I'm trying to calculate MAE (Mean absolute error). In my original DataFrame, I have 1826 rows and 3 columns. I'm using columns 2 and 3 to calculate MAE. But, in column 2, I have some NaN values. When I used:
from sklearn.metrics import mean_absolute_error
and selected these columns, it gave me an error: "Input contains NaN'.
As an example, I'm trying to do something like this:
from sklearn.metrics import mean_absolute_error
y_true = [3, -0.5, 2, 7, 10]
y_pred = [2.5, np.NaN, 2, 8, np.NaN]
mean_absolute_error(y_true, y_pred)
Is it possible to skip or ignore the rows with NaN?
UPDATE
I was analyzing with my advisor teacher, and we decided that the best is to drop all these NaN values.

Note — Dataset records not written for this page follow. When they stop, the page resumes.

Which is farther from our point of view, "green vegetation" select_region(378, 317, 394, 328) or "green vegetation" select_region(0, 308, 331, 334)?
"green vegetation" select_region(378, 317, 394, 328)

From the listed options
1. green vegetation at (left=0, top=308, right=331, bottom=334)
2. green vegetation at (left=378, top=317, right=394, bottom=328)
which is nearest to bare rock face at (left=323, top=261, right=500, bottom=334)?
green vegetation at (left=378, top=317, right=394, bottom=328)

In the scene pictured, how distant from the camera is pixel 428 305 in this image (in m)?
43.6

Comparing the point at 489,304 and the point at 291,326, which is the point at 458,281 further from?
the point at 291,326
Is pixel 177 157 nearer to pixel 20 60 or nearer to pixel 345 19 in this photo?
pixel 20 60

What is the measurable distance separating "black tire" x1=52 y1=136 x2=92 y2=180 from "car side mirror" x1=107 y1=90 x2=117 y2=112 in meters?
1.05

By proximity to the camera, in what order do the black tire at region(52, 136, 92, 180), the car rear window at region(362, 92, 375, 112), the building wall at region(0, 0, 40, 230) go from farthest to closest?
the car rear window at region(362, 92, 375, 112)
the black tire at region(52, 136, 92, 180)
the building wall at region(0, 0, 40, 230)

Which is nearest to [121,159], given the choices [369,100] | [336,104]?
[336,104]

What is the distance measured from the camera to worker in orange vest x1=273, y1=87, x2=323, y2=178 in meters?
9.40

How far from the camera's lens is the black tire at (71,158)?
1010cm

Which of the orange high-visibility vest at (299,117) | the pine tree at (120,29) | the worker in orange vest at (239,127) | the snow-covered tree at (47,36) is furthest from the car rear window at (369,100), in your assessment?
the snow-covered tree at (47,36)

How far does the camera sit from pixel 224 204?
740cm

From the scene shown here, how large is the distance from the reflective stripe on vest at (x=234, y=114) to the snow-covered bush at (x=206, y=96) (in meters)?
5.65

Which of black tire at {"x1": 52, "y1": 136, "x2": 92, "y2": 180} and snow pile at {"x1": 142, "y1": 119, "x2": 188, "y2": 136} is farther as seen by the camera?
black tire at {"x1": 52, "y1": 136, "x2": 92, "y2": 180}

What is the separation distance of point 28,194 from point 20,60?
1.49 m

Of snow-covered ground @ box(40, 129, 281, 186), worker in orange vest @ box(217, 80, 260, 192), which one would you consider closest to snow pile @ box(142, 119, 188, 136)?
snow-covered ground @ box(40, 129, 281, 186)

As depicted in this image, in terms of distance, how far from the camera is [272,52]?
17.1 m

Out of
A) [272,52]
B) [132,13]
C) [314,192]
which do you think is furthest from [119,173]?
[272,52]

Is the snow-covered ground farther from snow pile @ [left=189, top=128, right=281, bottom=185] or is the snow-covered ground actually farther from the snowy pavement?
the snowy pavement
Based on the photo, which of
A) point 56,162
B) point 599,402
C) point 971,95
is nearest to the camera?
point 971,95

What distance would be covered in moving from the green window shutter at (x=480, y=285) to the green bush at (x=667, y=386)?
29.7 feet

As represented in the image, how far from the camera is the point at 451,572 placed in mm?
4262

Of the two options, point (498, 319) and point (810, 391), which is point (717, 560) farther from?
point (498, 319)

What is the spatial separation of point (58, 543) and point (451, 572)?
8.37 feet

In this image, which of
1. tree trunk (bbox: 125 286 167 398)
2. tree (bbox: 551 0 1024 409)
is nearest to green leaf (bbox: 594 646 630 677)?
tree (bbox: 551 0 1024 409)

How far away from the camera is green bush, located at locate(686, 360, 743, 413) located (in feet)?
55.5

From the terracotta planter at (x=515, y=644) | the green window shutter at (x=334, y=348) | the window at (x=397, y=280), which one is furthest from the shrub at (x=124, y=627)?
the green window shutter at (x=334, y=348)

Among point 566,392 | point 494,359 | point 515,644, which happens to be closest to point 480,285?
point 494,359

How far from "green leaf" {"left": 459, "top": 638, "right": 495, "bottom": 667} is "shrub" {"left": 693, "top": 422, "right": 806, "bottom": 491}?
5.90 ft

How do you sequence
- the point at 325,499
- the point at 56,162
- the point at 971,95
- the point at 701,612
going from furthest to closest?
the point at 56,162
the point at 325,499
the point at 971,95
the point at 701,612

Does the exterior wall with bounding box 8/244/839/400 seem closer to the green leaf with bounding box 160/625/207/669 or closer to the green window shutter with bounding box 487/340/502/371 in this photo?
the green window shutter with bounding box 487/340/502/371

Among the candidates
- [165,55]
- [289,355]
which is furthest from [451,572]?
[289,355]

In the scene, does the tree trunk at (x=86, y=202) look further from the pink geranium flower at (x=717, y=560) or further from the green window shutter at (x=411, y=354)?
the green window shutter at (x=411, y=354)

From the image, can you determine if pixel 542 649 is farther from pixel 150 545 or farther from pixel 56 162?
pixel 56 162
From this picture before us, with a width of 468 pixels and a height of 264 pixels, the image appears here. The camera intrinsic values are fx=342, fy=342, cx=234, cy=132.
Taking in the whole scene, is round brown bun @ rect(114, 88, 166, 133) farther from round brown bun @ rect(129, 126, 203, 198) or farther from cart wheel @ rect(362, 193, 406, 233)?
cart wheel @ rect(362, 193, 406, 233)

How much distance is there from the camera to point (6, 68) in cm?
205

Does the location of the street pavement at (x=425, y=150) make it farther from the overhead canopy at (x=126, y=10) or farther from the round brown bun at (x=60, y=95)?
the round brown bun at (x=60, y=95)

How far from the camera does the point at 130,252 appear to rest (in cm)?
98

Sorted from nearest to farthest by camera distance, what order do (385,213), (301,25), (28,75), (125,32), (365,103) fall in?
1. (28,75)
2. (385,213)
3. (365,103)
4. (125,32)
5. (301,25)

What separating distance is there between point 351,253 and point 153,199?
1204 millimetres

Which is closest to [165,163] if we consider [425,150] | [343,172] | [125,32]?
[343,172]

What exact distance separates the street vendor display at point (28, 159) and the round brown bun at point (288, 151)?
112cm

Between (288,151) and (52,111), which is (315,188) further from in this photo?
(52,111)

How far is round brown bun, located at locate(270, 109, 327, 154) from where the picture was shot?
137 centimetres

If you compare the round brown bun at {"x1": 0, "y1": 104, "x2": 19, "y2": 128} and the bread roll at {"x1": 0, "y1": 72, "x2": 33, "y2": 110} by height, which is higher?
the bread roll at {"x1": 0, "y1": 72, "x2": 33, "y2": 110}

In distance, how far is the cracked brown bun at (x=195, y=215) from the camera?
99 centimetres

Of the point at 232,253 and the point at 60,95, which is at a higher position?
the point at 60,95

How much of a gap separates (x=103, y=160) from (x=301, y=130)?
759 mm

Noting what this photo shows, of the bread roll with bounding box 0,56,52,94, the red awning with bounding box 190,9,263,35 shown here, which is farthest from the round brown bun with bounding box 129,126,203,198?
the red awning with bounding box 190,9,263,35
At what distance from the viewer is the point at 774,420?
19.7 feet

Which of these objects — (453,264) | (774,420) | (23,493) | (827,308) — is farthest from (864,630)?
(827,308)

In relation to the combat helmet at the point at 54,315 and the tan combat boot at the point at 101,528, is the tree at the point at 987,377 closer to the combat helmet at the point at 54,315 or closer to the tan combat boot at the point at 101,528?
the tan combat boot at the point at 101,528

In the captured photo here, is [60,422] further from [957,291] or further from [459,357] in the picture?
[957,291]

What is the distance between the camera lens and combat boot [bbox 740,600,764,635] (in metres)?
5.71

If you want to ignore the NaNs, build a mask a perform boolean indexing:
from sklearn.metrics import mean_absolute_error
import numpy as np
y_true = np.array([3, -0.5, 2, 7, 10])
y_pred = np.array([2.5, np.NaN, 2, 8, np.NaN])
m = ~np.isnan(y_pred)
mean_absolute_error(y_true[m], y_pred[m])
Output: 0.5